= Stated goal =
Copy out the records word for word, starting at the line that contains "Which item of" and ending at the final line of the records.

= Supplied information =
|---|
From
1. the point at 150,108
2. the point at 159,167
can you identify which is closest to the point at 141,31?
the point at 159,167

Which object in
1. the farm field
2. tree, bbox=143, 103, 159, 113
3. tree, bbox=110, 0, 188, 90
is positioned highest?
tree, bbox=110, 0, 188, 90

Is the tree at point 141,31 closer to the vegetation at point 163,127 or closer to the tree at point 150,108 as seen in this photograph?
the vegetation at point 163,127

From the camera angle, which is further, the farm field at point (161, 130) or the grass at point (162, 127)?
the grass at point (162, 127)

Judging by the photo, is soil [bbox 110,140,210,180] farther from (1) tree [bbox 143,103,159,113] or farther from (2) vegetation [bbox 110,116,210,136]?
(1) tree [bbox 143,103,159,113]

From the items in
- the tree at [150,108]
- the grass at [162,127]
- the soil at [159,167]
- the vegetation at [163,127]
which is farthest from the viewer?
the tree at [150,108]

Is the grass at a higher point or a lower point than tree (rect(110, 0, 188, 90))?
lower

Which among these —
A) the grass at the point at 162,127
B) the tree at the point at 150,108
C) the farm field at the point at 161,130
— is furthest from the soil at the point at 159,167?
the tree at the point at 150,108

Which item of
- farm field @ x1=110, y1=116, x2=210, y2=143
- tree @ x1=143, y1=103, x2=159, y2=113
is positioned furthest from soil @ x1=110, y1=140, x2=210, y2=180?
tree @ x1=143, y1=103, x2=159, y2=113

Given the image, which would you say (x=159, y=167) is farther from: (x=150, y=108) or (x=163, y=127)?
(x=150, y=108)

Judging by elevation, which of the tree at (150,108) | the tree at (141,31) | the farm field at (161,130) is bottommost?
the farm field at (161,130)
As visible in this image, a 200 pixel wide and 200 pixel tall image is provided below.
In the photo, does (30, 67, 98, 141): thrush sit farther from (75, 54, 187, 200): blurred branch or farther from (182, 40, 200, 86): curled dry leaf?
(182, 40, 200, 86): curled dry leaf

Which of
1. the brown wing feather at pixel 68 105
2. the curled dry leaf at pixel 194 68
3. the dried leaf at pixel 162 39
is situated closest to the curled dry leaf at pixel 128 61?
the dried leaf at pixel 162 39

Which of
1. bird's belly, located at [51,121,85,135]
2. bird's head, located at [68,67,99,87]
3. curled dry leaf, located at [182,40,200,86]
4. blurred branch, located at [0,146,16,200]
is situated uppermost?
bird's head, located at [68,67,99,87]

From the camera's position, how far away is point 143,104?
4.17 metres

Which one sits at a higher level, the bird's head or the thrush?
|---|
= Solution to the problem =
Which item of
- farm field @ x1=110, y1=116, x2=210, y2=143
- tree @ x1=143, y1=103, x2=159, y2=113
is positioned furthest from soil @ x1=110, y1=140, x2=210, y2=180?
tree @ x1=143, y1=103, x2=159, y2=113

Given the image, which would you say (x=159, y=167) is farther from: (x=150, y=108) or (x=163, y=127)?
(x=150, y=108)

Judging by elevation, which of the tree at (150,108) | the tree at (141,31) | the farm field at (161,130) is bottommost?
the farm field at (161,130)
As visible in this image, a 200 pixel wide and 200 pixel tall image is provided below.
In the photo, does (30, 67, 98, 141): thrush sit farther from (75, 54, 187, 200): blurred branch or farther from (182, 40, 200, 86): curled dry leaf?
(182, 40, 200, 86): curled dry leaf

Which of
1. the brown wing feather at pixel 68 105
2. the curled dry leaf at pixel 194 68
3. the dried leaf at pixel 162 39
is situated closest to the curled dry leaf at pixel 128 61?
the dried leaf at pixel 162 39

Which of
1. bird's belly, located at [51,121,85,135]
2. bird's head, located at [68,67,99,87]
3. curled dry leaf, located at [182,40,200,86]
4. blurred branch, located at [0,146,16,200]
is situated uppermost?
bird's head, located at [68,67,99,87]

From the camera's position, how far away is point 143,104?
4.17 metres

Which one sits at a higher level, the bird's head or the thrush?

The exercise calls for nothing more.